• GIVEN PROBLEM
Answer these questions from the passage on St. Simon and St. Jude:
1. What was Simon called?
2. Why is Jude the patron of lost causes?
3. How long is the New Testament letter written by one of the Judes?
## Start PAGE TEXT
Today we celebrate the Feast of St. Simon and St. Jude. These were the last-named of Jesus’ Twelve apostles, save “Judas Iscariot, who betrayed him” (Luke 6:15-16). Judas Iscariot of course gained a notoriety of sorts. The same cannot be said of Simon and Jude. Simon was called “the Zealot” and that’s about all we know about him. Jude is sometimes referred to as “the obscure” and the patron of lost causes because he himself is lost from the annals of history. However, as the “brother of James” he is associated with Jude, the brother of Jesus, and although they are probably different historical individuals, their honor has been conflated along with their name. One of the Judes wrote a one-chapter letter in the New Testament, and it is to that letter that I now turn.
## End PAGE TEXT
## Start SOURCE MATERIAL
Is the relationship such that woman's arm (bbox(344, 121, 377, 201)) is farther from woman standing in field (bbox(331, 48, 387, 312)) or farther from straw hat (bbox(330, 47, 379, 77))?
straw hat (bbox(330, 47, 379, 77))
## End SOURCE MATERIAL
• OUTPUT OF THE EXERCISE
1. The Zealot.
2. Because he himself is lost from the annals of history.
3. One chapter.